* YOUR OBJECTIVE *
Reproduce the part of the compensation passage that opens with the words containing "Consequently, the committee" and closes with "during the year.".

* EXTRACT TO READ *
::::::::

Consequently, the committee set the corporate performance modifier at 0%, the other modifiers were not applied, and the
formulaic payout results were zero.
Regional/Business Unit and Individual Performance — After the corporate performance modifier is set, the following
additional modifiers are applied to determine individual payout amounts:
• Performance of the executive's regional/business unit; and
• A subjective evaluation of each executive's individual performance and contribution during the year.
Each of these factors can result in further modification of the executive's payout as indicated. Upward adjustments must be
offset by downward adjustments for other executives, as the aggregate payouts cannot exceed the total amount funded and
approved by the Leadership Development and Compensation Committee based on corporate performance. As mentioned
above, the regional/business unit and individual performance modifiers were not applied for Fiscal 2007 as we did not meet
the corporate performance thresholds.

::::::::

* SUPPLIED DATA *
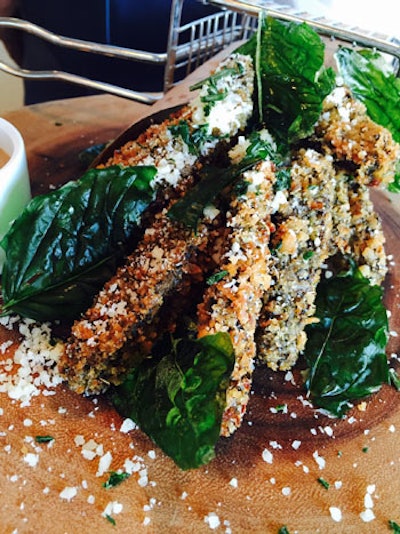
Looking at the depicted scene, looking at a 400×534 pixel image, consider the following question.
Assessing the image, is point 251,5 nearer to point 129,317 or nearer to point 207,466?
point 129,317

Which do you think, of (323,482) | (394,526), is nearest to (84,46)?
(323,482)

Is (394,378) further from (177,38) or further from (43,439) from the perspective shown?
(177,38)

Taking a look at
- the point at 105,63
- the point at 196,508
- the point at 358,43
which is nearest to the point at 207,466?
the point at 196,508

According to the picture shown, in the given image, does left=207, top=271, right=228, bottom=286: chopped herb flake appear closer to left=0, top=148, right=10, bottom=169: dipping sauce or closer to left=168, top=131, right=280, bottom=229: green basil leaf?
left=168, top=131, right=280, bottom=229: green basil leaf

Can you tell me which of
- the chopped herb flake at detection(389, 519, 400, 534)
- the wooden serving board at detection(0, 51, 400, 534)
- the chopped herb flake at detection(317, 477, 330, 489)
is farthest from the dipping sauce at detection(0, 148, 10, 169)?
the chopped herb flake at detection(389, 519, 400, 534)

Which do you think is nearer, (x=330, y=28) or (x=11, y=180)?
(x=11, y=180)

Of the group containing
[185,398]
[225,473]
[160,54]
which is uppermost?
[160,54]
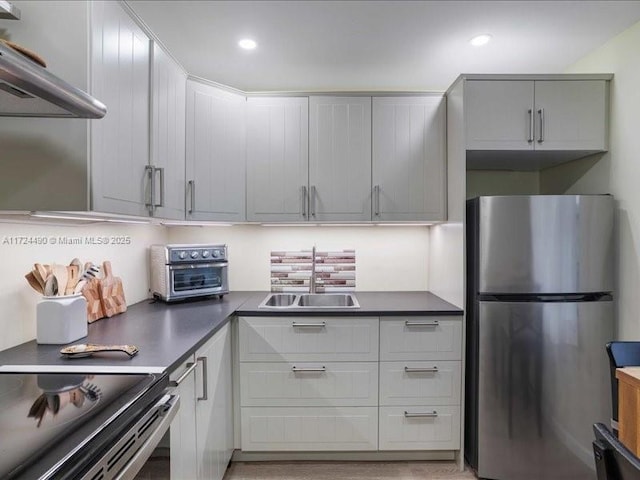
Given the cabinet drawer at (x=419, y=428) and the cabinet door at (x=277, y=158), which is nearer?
the cabinet drawer at (x=419, y=428)

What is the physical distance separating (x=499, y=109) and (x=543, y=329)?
4.09 feet

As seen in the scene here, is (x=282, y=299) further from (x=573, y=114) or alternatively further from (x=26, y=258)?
(x=573, y=114)

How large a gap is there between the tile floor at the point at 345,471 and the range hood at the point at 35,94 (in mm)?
1990

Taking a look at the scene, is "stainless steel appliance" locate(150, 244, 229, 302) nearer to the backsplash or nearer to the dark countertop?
the dark countertop

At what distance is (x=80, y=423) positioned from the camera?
848mm

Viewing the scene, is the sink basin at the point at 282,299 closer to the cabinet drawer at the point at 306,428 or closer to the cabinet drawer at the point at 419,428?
the cabinet drawer at the point at 306,428

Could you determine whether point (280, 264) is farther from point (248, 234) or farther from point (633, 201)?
point (633, 201)

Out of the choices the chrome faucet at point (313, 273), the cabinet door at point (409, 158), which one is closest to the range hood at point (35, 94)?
the cabinet door at point (409, 158)

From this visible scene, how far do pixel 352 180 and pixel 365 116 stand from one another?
0.43 metres

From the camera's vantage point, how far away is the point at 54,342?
1471 millimetres

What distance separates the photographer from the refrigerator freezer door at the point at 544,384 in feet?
6.42

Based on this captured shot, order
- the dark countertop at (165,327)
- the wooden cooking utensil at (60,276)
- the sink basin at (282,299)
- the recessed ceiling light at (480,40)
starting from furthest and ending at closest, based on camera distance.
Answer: the sink basin at (282,299) → the recessed ceiling light at (480,40) → the wooden cooking utensil at (60,276) → the dark countertop at (165,327)

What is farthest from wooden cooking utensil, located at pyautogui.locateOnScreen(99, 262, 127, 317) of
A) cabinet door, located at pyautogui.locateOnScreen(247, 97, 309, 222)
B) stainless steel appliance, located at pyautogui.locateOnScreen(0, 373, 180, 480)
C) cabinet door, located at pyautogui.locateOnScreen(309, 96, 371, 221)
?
cabinet door, located at pyautogui.locateOnScreen(309, 96, 371, 221)

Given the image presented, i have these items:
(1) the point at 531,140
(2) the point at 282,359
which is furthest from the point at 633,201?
(2) the point at 282,359
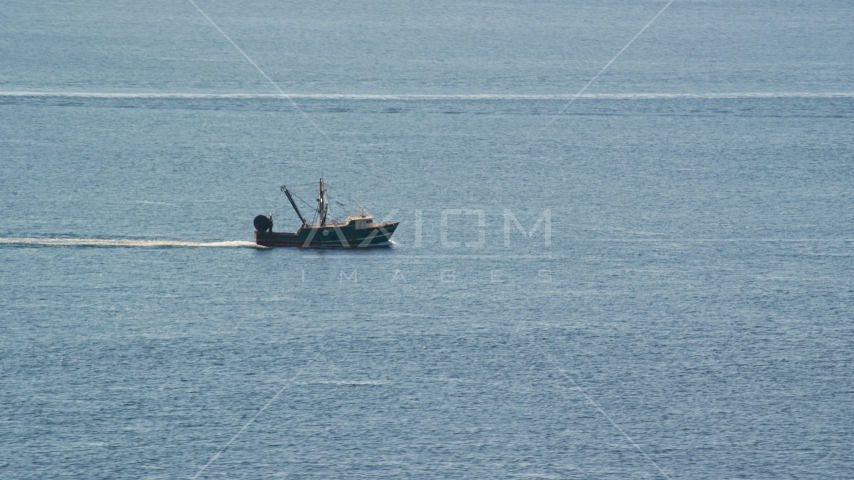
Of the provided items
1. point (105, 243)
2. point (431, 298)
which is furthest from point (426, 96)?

::::::::

* THE OUTPUT *
Consequently, the committee set the corporate performance modifier at 0%, the other modifiers were not applied, and the
formulaic payout results were zero.
Regional/Business Unit and Individual Performance — After the corporate performance modifier is set, the following
additional modifiers are applied to determine individual payout amounts:
• Performance of the executive's regional/business unit; and
• A subjective evaluation of each executive's individual performance and contribution during the year.